The voicemail service knows that it is you calling, because it recognises the incoming caller ID and bypasses any security.

HOWEVER if you call your own mobile number from another phone and wait for the voicemail to kick in, then you press '#' (usually), you are challenged for your voicemail PIN.

Here's the key: all voicemail operators set their default password to something simple - like '0000' or '1234'. Frequently (and now mandatorily, I suspect), the first time you dial into your voicemail from whatever source, you are required to set a password.

So to hack someone else's mobile number (eg a celebrity's), you would phone their number - at an inconvenient time - eg when they are publicly engaged.

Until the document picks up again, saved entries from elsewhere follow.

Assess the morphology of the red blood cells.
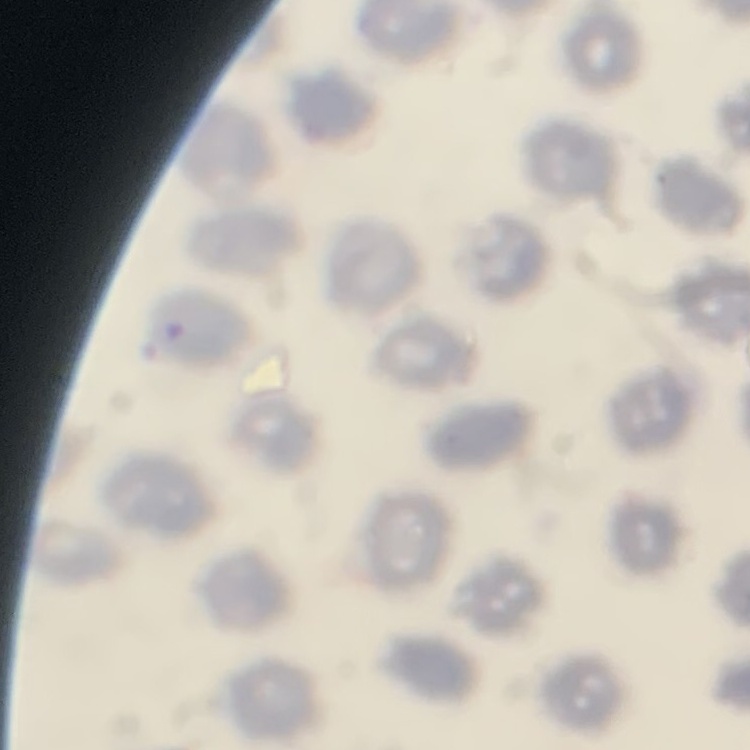

No rouleaux formation.

image type = one tile cut from a larger photomicrograph
preparation = thin peripheral smear
stain = Field's or GiemsaOutline each blood parasite and name the species.
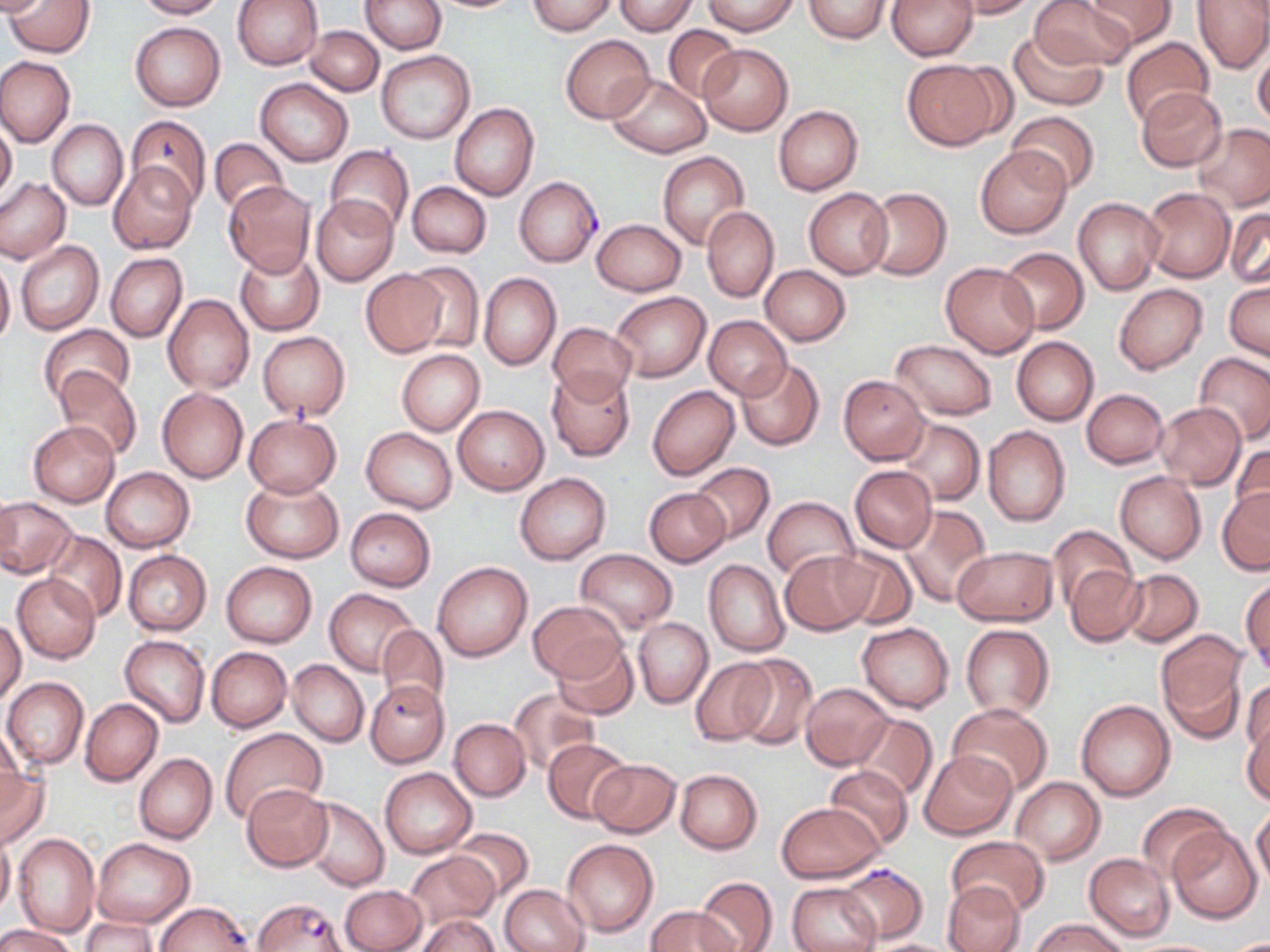

Approximate bounding boxes as (x1,y1)-(x2,y2) corner pairs in pixels.
Plasmodium falciparum-infected red blood cells: (514,177)-(602,266), (377,625)-(449,720), (835,863)-(932,945), (252,898)-(350,952).
No Plasmodium ovale, Plasmodium malariae, Plasmodium vivax, Babesia divergens, or Trypanosoma brucei observed.

slide-level diagnosis = Plasmodium falciparum
magnification = 1000x
uninfected red blood cell locations = approximate bounding boxes as (x1,y1)-(x2,y2) corner pairs in pixels: (136,0)-(226,19), (233,0)-(323,69), (360,0)-(447,53), (529,0)-(615,35), (803,0)-(893,41), (887,0)-(978,60), (951,0)-(1036,18), (1028,0)-(1136,70), (1087,0)-(1176,47), (1191,0)-(1270,73), (6,1)-(95,57), (612,1)-(698,35), (702,1)-(798,35), (130,22)-(225,110), (306,25)-(383,95), (663,26)-(740,101), (1008,29)-(1109,110), (561,34)-(654,121), (1120,37)-(1216,128), (697,44)-(794,134), (1252,44)-(1270,129), (377,49)-(474,143), (0,56)-(75,147), (903,60)-(1001,149), (606,75)-(711,158), (257,78)-(352,166), (1135,88)-(1227,172), (451,104)-(539,201), (773,105)-(864,195), (1007,110)-(1102,194), (126,115)-(211,208), (0,119)-(17,201), (47,119)-(128,210), (1194,123)-(1270,210), (209,137)-(289,216), (975,145)-(1070,238), (326,146)-(414,235), (658,151)-(749,250), (109,161)-(198,255), (0,177)-(70,264), (224,181)-(317,277), (407,182)-(491,257), (804,187)-(893,278), (863,187)-(951,280), (1140,187)-(1234,282), (312,194)-(397,286), (1074,198)-(1163,295), (1226,206)-(1269,290), (701,207)-(778,302), (591,219)-(686,296), (16,241)-(104,337), (234,245)-(326,336), (998,247)-(1090,333), (106,253)-(188,342), (0,256)-(15,347), (404,260)-(484,354), (941,262)-(1040,357), (760,265)-(851,345), (360,269)-(448,357), (479,273)-(561,370), (1225,281)-(1269,361), (1114,283)-(1208,374), (612,292)-(711,381), (163,294)-(255,394), (704,316)-(792,400), (547,322)-(636,403), (38,324)-(136,409), (258,332)-(350,420), (1011,336)-(1098,426), (891,339)-(997,419), (397,349)-(485,436), (1195,353)-(1270,444), (736,360)-(825,452), (547,367)-(634,461), (54,368)-(142,461), (838,374)-(930,464), (648,385)-(740,481), (157,388)-(247,483), (1082,388)-(1169,469), (1153,402)-(1247,489), (453,405)-(549,495), (243,412)-(342,498), (896,417)-(984,506), (28,420)-(119,507), (983,425)-(1070,525), (361,428)-(457,513), (1229,443)-(1269,528), (689,463)-(775,544), (849,466)-(936,553), (100,467)-(193,553), (1115,471)-(1206,564), (515,472)-(612,565), (241,474)-(344,563), (1217,486)-(1269,574), (642,487)-(730,567), (0,497)-(77,578), (761,497)-(859,579), (898,505)-(991,607), (345,507)-(436,590), (1048,527)-(1135,614), (43,531)-(128,623), (829,546)-(916,629), (952,546)-(1055,625), (123,549)-(212,635), (576,549)-(678,634), (780,550)-(875,636), (704,558)-(789,657), (222,560)-(316,646), (433,560)-(533,663), (1066,566)-(1146,647), (1119,568)-(1203,646), (12,573)-(100,664), (1242,580)-(1269,673), (324,589)-(419,675), (529,599)-(624,683), (0,618)-(25,707), (634,618)-(712,706), (856,621)-(954,712), (960,623)-(1055,720), (1157,631)-(1250,737), (119,634)-(210,727), (553,640)-(640,720), (206,647)-(292,732), (732,654)-(819,751), (692,658)-(775,744), (286,659)-(368,747), (2,677)-(88,771), (1242,678)-(1268,764), (800,682)-(893,770), (369,685)-(448,771), (508,689)-(599,775), (81,698)-(163,785), (1076,700)-(1175,801), (948,704)-(1054,796), (849,714)-(938,801), (1242,716)-(1270,805), (449,719)-(530,800), (1,726)-(24,817), (220,728)-(328,820), (543,738)-(632,824), (920,749)-(1017,838), (134,752)-(217,845), (589,759)-(681,838), (824,765)-(913,852), (0,766)-(49,850), (380,767)-(477,858), (675,769)-(761,855), (1010,777)-(1104,865), (241,784)-(332,872), (303,797)-(388,891), (776,801)-(883,883), (1138,802)-(1229,883), (1252,808)-(1270,887), (1168,826)-(1262,923), (452,828)-(533,900), (0,829)-(14,920), (14,834)-(100,937), (946,836)-(1048,917), (92,838)-(196,928), (562,838)-(658,936), (404,850)-(501,930), (1085,853)-(1174,941), (695,877)-(777,952), (786,880)-(882,952), (942,880)-(1025,952), (340,885)-(426,952), (499,885)-(589,952), (646,905)-(740,952), (417,915)-(499,952), (81,917)-(157,950), (1032,918)-(1128,952), (0,923)-(78,952), (862,939)-(960,952)
image size = 1270×952 pixels
preparation = thin blood film
field of view = one of a larger specimen
stain = May-Grünwald-Giemsa
modality = optical microscopy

If you do get an answer, then you could claim a wrong number. If there was no response or if the celeb was talking on the phone already, then you'd be sent to voicemail. So then you'd try the default passcodes. If the celeb hasn't changed the default password, then you're in! They can still check their voicemail from their mobile and don't know any different.

The first thing that phone hacker do would be to reset the password - so that no other person could get in: other journalists mainly.

The British public became outraged when it was discovered that journalists had hacked Milly Downing's phone. Milly was abducted and subsequently murdered, after a high profile missing persons plea. Milly's voicemail messages were found to have been deleted after she had been reported missing. Her parents thought that it might have been Milly deleting her message, thereby giving her family the false hope that Milly was still alive.

The owner of the News of the World, News Corporation, closed down the publication with its final print run on 10th July 2011.

RESULT: The heritage of 168 year newspaper was destroyed by the abuse of weak identity / password mechanism.